Castillo first noticed the near-stilted formality of Torine's question, then realized: He's thinking out loud. Not as good ol' Jake, but as Colonel Jacob D. Torine, USAF, a senior officer subconsciously doing a staff study of a serious problem and, specifically, right now, doing the Factors Bearing on the Problem part of the study.

"Pevsner told him that I was almost family. . . ."

"Supported," Torine went on, "by Lieutenant Colonel Alekseeva's statement, which I thought was odd: 'So far as I am concerned, before God and the world, he is family.' "

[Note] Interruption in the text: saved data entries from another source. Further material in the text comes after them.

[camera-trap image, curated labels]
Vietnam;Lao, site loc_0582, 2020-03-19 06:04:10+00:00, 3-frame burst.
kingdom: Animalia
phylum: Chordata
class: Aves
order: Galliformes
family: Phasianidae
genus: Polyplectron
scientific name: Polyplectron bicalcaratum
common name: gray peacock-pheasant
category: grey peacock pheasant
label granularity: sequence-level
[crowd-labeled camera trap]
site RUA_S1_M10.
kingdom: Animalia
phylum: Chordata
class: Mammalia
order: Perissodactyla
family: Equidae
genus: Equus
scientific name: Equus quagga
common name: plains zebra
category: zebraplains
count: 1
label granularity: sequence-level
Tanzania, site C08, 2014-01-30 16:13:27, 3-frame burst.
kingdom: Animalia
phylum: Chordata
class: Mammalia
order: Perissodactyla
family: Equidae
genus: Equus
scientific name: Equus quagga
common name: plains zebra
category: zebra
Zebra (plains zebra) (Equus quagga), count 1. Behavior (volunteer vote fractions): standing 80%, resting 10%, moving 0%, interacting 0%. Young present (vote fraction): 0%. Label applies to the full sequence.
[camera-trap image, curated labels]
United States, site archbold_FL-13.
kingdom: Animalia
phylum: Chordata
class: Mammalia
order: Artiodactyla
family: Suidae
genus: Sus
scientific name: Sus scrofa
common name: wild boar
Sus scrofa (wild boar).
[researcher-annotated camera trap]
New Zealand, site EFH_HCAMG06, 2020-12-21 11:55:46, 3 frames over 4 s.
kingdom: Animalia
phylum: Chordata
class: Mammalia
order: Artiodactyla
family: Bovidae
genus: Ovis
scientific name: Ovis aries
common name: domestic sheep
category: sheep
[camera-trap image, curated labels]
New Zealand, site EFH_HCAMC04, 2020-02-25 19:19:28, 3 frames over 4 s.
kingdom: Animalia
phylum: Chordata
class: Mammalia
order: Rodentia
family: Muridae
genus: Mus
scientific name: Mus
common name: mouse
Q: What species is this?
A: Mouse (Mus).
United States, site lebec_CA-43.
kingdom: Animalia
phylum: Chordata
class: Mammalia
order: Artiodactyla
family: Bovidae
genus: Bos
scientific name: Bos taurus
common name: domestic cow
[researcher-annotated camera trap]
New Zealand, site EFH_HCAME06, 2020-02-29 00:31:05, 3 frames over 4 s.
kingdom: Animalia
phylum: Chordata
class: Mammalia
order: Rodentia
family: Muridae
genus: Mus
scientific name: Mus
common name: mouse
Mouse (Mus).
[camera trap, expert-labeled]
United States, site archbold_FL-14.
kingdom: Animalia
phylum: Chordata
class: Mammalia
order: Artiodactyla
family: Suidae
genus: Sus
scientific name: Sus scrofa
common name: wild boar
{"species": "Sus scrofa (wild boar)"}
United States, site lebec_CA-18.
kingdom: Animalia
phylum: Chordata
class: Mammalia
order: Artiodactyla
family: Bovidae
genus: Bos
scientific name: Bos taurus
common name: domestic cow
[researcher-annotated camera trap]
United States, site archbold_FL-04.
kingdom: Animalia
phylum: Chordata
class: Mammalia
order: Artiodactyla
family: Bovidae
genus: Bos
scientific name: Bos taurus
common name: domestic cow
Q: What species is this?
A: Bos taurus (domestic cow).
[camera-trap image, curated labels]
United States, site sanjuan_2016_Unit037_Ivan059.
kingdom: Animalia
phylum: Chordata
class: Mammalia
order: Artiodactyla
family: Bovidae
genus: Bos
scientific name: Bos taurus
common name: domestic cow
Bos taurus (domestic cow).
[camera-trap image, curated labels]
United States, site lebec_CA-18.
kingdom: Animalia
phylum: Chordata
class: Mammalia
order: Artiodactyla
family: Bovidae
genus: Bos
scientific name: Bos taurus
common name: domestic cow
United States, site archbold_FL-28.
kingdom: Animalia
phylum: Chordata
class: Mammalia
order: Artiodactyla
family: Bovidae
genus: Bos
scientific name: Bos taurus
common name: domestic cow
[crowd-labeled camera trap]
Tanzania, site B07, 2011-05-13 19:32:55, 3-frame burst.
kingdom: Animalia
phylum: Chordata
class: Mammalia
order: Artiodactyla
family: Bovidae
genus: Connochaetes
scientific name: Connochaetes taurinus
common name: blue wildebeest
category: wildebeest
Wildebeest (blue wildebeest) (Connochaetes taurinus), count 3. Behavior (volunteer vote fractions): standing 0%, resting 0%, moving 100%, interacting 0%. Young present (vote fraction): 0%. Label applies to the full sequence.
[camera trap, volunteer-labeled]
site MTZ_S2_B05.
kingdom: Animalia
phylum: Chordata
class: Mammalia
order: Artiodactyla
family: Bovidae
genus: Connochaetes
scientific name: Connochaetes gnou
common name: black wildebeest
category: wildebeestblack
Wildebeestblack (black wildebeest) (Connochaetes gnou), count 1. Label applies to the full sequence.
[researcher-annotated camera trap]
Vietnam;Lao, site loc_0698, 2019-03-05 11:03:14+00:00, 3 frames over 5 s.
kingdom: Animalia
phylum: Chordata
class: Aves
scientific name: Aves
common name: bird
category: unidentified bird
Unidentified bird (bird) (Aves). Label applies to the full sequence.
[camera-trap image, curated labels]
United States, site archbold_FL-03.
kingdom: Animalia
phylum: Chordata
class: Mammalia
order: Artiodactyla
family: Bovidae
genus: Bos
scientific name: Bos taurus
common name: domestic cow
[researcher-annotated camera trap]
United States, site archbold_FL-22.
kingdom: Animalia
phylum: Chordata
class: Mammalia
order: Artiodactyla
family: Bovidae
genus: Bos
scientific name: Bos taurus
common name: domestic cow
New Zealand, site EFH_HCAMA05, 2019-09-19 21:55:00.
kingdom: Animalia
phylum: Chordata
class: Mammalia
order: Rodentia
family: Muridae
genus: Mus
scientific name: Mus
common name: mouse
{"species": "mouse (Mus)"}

"That's what she said," Castillo agreed.

Delchamps put in: "If I'm to believe Polkovnik Berezovsky--and truth being stranger than fiction, I do--the whole family, including the infamous Aleksandr Pevsner, is deeply religious folk with quote family values unquote that would satisfy the most pious Southern Baptist. Make that Presbyterian; they do like their booze."

He looked at Alex Darby.

"That's my take," Darby said, nodding gently.

Susanna Sieno looked like she was going to say something but changed her mind.

"Following which," Torine went on almost as if he was in a daze and hadn't heard Delchamps, "Colonel Berezovsky began not only to answer questions he had previously answered evasively and ambiguously--if at all--and began not only to answer such questions fully, but also to volunteer intelligence bearing on the questions."

"One explanation for the change in attitude," Susanna Sieno said more than a little sarcastically, "might be Charley repeating his offer of two million dollars for the information."

Delchamps looked at her coldly but didn't challenge her.

He respects her, Castillo thought.

Susanna may look like a sweet young housewife in a laundry detergent advertisement, but she's a good spook who has more than paid her dues in the agency's Clandestine Services.

"No, Susanna, that wasn't his motivation," Castillo said. "They asked me for two million on the train to establish a credible motive for their defection. But they don't need money. They brought out with them--it's in various banks around the world--far more than two million. So much money I have trouble believing how much."

Torine, deep in thought, looked out the quincho's doors.

"That is the belief of their interrogator," he went on in the military bureaucrat cant of the staff study, which sounded even more stilted when spoken. "Inevitably raising the question of the soundness of the interrogator's judgment, inasmuch as the interrogator in his admission of romantic involvement has also admitted he has abandoned the professional code he has followed throughout his adult life."